The Detachment Framework
How to Trade Without Pressure
The solution isn't to "manage" pressure. You can't out-willpower cortisol. You can't discipline your way through fight-or-flight mode. The solution is to eliminate the pressure entirely.
1. Financial Detachment
- ✓Trade with capital you can genuinely afford to lose — not theoretically, actually
- ✓Use a prop firm — their capital means your personal finances stay protected
- ✓Separate your trading account from your living expenses completely
- ✓Never add more capital when you're losing — that's the desperation talking
2. Social Detachment
- ✓Stop sharing your trading results with family and friends
- ✓Unfollow the fake lifestyle traders — ruthlessly
- ✓Find a real community of traders (not course sellers)
- ✓Your family doesn't need to know about every trade
3. Time Detachment
- ✓Remove ALL deadlines for profitability
- ✓Focus on the process: "Did I follow my rules?" not "Did I make money?"

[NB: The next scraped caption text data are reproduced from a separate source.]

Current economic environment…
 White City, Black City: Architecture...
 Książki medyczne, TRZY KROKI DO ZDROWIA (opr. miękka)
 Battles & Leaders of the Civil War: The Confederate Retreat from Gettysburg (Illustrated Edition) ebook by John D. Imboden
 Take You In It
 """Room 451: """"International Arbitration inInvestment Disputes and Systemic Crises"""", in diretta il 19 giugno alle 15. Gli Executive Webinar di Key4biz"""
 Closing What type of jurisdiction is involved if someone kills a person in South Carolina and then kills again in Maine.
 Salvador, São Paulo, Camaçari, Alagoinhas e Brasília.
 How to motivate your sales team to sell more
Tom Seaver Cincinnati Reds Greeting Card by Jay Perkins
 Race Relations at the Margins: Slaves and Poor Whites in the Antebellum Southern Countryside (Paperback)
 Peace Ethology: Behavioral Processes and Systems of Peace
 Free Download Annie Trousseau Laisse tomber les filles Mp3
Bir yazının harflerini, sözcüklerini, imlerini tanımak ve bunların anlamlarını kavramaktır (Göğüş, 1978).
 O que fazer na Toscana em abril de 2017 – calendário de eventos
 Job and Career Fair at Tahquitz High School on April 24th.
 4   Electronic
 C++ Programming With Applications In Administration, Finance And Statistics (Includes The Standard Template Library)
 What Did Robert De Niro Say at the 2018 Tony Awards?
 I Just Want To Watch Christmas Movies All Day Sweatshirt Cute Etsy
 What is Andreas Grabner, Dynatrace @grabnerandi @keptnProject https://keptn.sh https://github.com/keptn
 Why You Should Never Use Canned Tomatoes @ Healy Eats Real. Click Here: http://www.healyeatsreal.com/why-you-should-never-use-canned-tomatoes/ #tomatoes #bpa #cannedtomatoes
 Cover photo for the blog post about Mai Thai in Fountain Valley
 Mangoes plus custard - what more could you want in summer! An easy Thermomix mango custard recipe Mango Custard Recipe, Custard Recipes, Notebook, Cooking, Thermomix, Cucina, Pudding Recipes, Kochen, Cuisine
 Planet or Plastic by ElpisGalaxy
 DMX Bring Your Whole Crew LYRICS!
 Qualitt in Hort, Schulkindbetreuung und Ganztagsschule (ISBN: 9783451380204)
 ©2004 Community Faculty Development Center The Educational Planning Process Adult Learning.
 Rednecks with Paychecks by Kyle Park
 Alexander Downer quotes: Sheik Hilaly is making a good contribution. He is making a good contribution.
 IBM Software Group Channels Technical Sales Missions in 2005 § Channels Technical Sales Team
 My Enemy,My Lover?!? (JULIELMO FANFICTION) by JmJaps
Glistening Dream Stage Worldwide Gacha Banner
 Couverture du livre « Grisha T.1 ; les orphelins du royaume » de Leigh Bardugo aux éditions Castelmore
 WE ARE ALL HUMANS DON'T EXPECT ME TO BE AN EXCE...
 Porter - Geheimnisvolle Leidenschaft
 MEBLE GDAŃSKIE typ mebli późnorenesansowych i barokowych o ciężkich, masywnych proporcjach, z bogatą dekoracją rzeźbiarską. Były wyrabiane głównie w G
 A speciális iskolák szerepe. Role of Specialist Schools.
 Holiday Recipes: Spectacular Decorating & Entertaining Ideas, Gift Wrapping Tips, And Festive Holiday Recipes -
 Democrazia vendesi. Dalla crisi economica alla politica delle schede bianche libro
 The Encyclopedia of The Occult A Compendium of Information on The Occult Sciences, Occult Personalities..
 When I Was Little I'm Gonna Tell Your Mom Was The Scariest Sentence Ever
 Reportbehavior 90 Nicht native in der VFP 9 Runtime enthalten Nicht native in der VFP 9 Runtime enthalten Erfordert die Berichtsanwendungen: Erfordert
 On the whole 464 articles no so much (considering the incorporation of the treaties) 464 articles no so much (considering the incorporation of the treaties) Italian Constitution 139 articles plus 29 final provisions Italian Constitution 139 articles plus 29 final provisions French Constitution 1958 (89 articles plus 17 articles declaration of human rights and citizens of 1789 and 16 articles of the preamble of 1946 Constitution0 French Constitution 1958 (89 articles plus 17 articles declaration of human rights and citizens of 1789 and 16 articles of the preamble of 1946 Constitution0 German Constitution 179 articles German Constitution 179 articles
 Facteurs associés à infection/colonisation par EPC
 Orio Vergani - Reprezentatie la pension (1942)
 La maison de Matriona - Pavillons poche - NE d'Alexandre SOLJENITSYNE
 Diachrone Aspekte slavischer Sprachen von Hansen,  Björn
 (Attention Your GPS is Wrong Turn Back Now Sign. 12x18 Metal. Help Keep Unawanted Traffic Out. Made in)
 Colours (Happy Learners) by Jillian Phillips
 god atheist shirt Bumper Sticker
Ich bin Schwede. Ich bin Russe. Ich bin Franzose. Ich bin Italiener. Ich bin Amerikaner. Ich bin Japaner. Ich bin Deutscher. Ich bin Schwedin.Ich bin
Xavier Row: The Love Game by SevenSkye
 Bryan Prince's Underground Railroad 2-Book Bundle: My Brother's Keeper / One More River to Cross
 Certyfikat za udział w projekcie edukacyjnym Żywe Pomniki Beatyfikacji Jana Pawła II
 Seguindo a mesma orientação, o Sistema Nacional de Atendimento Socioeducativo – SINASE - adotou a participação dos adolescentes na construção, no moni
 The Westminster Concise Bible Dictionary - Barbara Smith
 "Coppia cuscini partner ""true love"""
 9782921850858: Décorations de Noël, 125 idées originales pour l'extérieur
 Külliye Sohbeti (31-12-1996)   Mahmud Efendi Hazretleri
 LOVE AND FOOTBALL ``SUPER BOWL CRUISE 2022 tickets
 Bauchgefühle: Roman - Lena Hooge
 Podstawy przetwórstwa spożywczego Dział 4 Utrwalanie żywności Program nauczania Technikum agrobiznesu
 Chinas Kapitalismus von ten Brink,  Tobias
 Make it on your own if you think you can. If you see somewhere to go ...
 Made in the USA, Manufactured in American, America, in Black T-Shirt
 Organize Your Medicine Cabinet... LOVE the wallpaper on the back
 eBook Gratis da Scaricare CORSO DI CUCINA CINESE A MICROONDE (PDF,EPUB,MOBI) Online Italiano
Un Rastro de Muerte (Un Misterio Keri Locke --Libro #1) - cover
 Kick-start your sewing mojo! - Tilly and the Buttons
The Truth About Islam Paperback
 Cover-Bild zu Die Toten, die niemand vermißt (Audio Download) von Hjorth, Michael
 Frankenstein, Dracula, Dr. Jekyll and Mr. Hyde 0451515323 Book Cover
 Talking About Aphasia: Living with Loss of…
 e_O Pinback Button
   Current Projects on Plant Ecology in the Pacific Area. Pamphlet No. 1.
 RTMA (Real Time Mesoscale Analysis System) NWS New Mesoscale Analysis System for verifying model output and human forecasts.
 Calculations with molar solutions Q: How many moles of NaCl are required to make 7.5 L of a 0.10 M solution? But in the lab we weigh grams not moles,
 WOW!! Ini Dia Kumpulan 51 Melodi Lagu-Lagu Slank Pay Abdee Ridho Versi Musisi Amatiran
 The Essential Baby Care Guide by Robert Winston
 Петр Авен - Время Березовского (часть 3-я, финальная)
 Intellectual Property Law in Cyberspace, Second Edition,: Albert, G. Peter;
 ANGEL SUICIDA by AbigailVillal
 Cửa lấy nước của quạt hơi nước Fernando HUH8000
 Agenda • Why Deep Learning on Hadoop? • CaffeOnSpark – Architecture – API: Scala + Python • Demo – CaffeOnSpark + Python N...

- ✓"I'll be profitable when I'm ready, not when I need to be"
- ✓Measure progress in skill development, not P&L
4. Ego Detachment
- ✓A losing trade doesn't mean you're a loser
- ✓Stop comparing yourself to others entirely
- ✓Journal your emotions, not just your trades
- ✓Be willing to be wrong — that's how you learn
5. Outcome Detachment
- ✓Your goal: execute your plan perfectly
- ✓NOT: make money on this specific trade
- ✓Profits are a consequence of good execution, not the objective
- ✓A good trade can lose money. A bad trade can make money. Focus on the process.
Ilham's Redemption
There's Hope
"Now I realize that I must change. I already know where my mistakes were. At this point, I've proven through backtesting results and competition accounts that I can grow an account and show solid performance, achieving significant equity growth on competition or free accounts, with an 80 percent win rate based on my backtests."
— Ilham
Ilham isn't a success story yet. He's still rebuilding. But look at what he's doing differently:
What He's Doing Now
- • Rigorous backtesting before live trading
- • Competition/demo accounts (no real money risk)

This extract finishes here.